Le chef de la politique étrangère de l’Union européenne, Josep Borrell, a condamné l’attaque comme « encore un crime de guerre » dans une déclaration, promettant d’accélérer la livraison des systèmes de défense aérienne promis lors du dernier sommet de l’OTAN. Cependant, des responsables de l’UE reconnaissent que les contraintes de capacité de production signifient que certains systèmes n’arriveront pas avant le printemps 2025.
Sur le front du financement, l’Ukraine a reçu quelques nouvelles positives avec l’approbation par le FMI d’une tranche de 1,1 milliard de dollars de soutien économique hier. Mais l’aide militaire reste compliquée par les impasses politiques aux États-Unis et les pressions économiques croissantes dans les pays européens soutenant l’Ukraine.
Pour les Ukrainiens ordinaires, le barrage de drones représente un nouvel ajustement à une guerre qui continue de transformer la vie quotidienne. Les écoles à Kyiv sont restées fermées aujourd’hui, tandis que de nombreuses entreprises fonctionnaient avec des horaires réduits pour s’adapter aux exigences de conservation d’énergie.
« Nous avons appris à vivre avec les alertes aériennes, » explique Yulia Bondarenko, pharmacienne dans le centre de Kyiv. « Mais des attaques de cette ampleur ébranlent encore tout le monde. On ne s’habitue jamais complètement à se demander si cette nuit sera celle où un drone frappera votre immeuble. »

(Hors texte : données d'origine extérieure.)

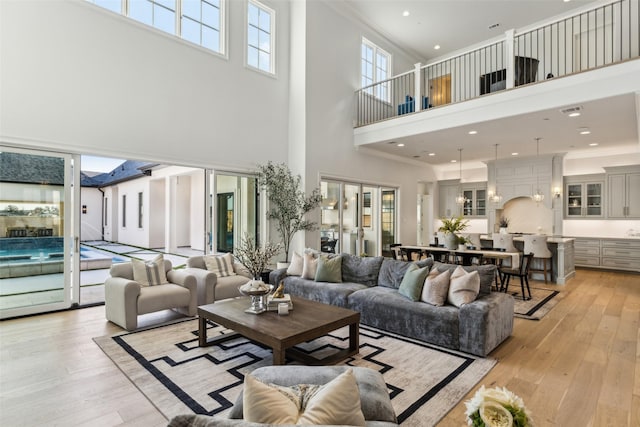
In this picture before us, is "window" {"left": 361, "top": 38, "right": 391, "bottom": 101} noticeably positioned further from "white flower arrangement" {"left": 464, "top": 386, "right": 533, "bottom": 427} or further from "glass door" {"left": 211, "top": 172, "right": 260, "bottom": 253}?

Les forces de défense aérienne ukrainiennes notent que la Russie semble lancer des drones suivant des trajectoires complexes conçues pour éviter la détection et confondre les systèmes de suivi. Cette évolution tactique rend la défense des zones urbaines de plus en plus difficile, même alors que les partenaires occidentaux livrent des équipements d’alerte précoce plus avancés.
Alors que l’Ukraine entre dans le vingt-deuxième mois de guerre à grande échelle, cet assaut de drones sans précédent signale la capacité continue de la Russie à adapter ses stratégies offensives malgré des pertes substantielles sur le champ de bataille. Le coût humain continue d’augmenter tandis que les efforts diplomatiques internationaux vers une négociation restent au point mort.